Le naufrage de Trulli GP, narré par sa victime Vitantonio Liuzzi

Après que sa carrière en Formule 1 a tourné court, Vitantonio Liuzzi a tenté de trouver un second souffle en Formule E. Malgré des débuts prometteurs, une décision catastrophique de Trulli GP l'a stoppé net sur sa lancée.

Liuzzi Donington aux essais de Donington en 2015

Parmi les points marquants de la deuxième saison de Formule E en 2015-16, on retrouvait les exploits de Robin Frijns et d'António Félix da Costa avec le moteur monotype de la saison 1, pour les écuries Andretti et Aguri respectivement. Tous deux auraient pu remporter la deuxième course à Putrajaya, Frijns se retrouvant troisième – le meilleur résultat de l'année pour un moteur de la S1 – après avoir parcouru les derniers tours sur trois roues, à la Gilles Villeneuve, en raison d'une suspension arrière droite cassée. Tous deux évoluent désormais aux avant-postes dans le championnat tout électrique, Frijns multipliant les podiums avec Envision Virgin Racing et Félix da Costa ayant remporté le titre chez DS Techeetah.

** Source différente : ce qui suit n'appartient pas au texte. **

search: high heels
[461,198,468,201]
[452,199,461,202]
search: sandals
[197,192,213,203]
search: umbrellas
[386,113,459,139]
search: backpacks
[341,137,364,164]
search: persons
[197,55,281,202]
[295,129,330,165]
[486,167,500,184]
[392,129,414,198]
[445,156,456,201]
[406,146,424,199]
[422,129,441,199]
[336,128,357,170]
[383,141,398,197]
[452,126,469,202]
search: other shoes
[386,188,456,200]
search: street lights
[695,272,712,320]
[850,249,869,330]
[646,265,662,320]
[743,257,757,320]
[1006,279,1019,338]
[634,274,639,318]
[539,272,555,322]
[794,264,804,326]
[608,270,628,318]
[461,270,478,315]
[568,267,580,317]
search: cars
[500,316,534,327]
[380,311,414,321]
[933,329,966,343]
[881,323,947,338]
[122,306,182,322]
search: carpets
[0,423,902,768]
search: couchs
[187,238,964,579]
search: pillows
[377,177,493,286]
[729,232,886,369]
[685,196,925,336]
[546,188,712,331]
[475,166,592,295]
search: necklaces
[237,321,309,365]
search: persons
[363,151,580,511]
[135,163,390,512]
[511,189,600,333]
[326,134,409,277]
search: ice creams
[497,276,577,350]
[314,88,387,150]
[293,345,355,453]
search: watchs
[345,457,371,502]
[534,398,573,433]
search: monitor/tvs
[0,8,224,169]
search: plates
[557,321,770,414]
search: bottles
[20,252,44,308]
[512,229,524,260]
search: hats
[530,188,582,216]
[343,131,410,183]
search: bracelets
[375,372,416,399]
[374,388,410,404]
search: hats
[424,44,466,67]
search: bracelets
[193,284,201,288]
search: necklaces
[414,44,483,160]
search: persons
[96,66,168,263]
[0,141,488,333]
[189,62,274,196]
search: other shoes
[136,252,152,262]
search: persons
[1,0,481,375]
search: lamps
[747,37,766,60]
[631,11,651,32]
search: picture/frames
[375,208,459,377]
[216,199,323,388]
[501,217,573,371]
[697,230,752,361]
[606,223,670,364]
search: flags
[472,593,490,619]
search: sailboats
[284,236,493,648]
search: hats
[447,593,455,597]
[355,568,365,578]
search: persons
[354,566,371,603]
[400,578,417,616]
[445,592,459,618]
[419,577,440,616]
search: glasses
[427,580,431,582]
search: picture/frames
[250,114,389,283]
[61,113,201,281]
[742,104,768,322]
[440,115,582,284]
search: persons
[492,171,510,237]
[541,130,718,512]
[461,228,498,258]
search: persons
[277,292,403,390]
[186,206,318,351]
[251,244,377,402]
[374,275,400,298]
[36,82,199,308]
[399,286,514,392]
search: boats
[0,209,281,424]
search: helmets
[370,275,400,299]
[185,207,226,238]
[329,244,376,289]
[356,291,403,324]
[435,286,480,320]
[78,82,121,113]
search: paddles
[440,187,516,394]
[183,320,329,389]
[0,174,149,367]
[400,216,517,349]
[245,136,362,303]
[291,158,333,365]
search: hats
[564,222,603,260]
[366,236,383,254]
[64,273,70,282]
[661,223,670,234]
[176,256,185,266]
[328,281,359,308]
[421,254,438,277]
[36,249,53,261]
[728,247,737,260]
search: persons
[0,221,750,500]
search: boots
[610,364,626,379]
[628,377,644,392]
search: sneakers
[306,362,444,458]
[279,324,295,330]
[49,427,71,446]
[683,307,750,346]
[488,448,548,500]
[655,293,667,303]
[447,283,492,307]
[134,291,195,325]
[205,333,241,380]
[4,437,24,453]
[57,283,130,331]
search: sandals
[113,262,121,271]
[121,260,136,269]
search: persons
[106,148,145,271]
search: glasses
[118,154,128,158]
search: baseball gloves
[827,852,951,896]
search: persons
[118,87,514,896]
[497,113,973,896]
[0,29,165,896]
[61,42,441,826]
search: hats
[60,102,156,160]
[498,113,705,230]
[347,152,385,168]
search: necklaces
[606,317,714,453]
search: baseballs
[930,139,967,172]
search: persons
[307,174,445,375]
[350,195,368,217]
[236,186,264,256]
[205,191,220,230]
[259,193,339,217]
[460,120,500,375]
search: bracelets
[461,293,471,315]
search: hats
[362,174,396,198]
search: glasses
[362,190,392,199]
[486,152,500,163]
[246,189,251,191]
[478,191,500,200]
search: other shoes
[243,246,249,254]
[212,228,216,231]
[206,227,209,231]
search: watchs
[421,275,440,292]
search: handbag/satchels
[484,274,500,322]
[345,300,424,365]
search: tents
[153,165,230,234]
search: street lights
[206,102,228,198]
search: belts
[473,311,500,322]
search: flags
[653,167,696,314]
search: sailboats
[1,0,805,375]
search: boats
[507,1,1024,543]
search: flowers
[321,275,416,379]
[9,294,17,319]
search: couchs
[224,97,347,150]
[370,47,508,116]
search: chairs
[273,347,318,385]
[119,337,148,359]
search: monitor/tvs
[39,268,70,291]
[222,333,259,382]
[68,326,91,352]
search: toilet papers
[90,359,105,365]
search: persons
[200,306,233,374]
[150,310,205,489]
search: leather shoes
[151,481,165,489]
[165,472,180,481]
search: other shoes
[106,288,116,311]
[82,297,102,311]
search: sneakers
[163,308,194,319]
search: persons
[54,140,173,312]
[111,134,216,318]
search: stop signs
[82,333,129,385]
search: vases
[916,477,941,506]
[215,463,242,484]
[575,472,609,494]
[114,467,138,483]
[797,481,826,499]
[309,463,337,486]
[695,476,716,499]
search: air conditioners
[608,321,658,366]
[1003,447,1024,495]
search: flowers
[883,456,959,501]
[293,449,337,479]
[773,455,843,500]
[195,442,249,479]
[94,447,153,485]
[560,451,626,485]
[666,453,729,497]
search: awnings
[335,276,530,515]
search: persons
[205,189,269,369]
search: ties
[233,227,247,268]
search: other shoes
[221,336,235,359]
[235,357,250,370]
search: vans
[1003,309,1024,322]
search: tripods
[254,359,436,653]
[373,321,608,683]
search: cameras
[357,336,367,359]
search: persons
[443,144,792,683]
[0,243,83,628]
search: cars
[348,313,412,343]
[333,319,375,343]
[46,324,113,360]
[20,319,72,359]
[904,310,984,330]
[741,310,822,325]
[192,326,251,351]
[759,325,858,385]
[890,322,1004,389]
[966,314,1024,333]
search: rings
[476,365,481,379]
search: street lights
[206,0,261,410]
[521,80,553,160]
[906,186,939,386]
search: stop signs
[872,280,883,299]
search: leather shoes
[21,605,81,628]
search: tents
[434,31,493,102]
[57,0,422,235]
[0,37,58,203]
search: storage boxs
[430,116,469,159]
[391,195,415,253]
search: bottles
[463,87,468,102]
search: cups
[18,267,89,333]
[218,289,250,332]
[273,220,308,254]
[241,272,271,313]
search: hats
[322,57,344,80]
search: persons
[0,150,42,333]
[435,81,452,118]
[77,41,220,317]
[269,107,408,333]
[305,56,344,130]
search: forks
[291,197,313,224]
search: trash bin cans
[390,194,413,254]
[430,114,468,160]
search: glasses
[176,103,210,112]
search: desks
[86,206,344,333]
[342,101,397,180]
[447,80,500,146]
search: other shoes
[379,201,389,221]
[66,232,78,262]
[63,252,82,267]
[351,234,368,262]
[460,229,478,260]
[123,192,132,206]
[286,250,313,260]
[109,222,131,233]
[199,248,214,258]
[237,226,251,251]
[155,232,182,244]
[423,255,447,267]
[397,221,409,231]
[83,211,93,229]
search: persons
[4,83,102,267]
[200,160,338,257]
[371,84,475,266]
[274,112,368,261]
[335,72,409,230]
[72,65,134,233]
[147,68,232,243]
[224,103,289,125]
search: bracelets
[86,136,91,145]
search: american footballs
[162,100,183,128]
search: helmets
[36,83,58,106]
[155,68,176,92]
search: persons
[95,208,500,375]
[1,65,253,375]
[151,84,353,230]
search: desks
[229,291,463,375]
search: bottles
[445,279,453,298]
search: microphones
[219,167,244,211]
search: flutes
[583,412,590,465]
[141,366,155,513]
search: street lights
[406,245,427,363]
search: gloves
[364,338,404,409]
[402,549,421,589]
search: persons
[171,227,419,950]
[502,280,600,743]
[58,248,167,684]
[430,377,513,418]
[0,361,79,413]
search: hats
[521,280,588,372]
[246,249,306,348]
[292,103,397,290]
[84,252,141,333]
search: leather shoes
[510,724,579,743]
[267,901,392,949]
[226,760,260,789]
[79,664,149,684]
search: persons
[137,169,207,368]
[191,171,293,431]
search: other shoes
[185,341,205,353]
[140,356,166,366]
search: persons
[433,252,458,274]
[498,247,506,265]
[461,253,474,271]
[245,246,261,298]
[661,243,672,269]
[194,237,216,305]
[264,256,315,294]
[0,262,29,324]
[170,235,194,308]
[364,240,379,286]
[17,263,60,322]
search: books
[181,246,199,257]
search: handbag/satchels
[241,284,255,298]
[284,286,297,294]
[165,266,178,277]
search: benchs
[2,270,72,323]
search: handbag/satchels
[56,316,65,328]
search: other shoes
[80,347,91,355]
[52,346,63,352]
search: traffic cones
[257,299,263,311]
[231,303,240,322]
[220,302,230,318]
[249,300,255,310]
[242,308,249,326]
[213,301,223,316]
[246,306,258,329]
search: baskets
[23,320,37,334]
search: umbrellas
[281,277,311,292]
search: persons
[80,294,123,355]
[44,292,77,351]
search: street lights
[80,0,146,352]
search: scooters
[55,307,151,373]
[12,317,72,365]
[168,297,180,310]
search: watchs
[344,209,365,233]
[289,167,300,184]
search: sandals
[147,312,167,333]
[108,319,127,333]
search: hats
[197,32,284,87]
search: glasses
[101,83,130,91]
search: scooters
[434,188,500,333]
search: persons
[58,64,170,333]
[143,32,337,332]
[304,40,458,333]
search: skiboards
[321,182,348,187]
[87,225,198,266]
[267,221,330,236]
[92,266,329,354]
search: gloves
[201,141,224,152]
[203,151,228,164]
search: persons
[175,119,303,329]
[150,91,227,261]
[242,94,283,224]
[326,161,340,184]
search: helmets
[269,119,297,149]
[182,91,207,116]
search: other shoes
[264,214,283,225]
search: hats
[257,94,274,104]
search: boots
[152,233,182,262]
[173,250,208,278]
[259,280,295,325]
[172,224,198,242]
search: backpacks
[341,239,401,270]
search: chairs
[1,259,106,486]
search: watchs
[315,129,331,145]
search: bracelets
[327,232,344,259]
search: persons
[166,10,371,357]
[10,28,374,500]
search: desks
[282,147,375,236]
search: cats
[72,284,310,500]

Dans des circonstances différentes, Vitantonio Liuzi aurait bien pu les rejoindre en brillant avec le moteur d'origine en 2015-16, si Trulli GP avait décidé comme Andretti d'abandonner son propre concept après des essais de pré-saison marqués par des pépins techniques à répétition. Au contraire, l'écurie de Jarno Trulli a décidé de persévérer avec son moteur Motomatica JT-01 et a mis la clé sous la porte après avoir manqué les deux premières courses. La carrière de Liuzzi en monoplace a été une victime collatérale.

Les choses avaient commencé de manière bien plus prometteuse quand l'ancien pilote Red Bull, Toro Rosso, Force India et HRT a reçu un appel de "toute dernière minute" pour remplacer Michaela Cerruti à l'E-Prix de Miami en saison 1. Il se trouve que l'Italien y était en vacances.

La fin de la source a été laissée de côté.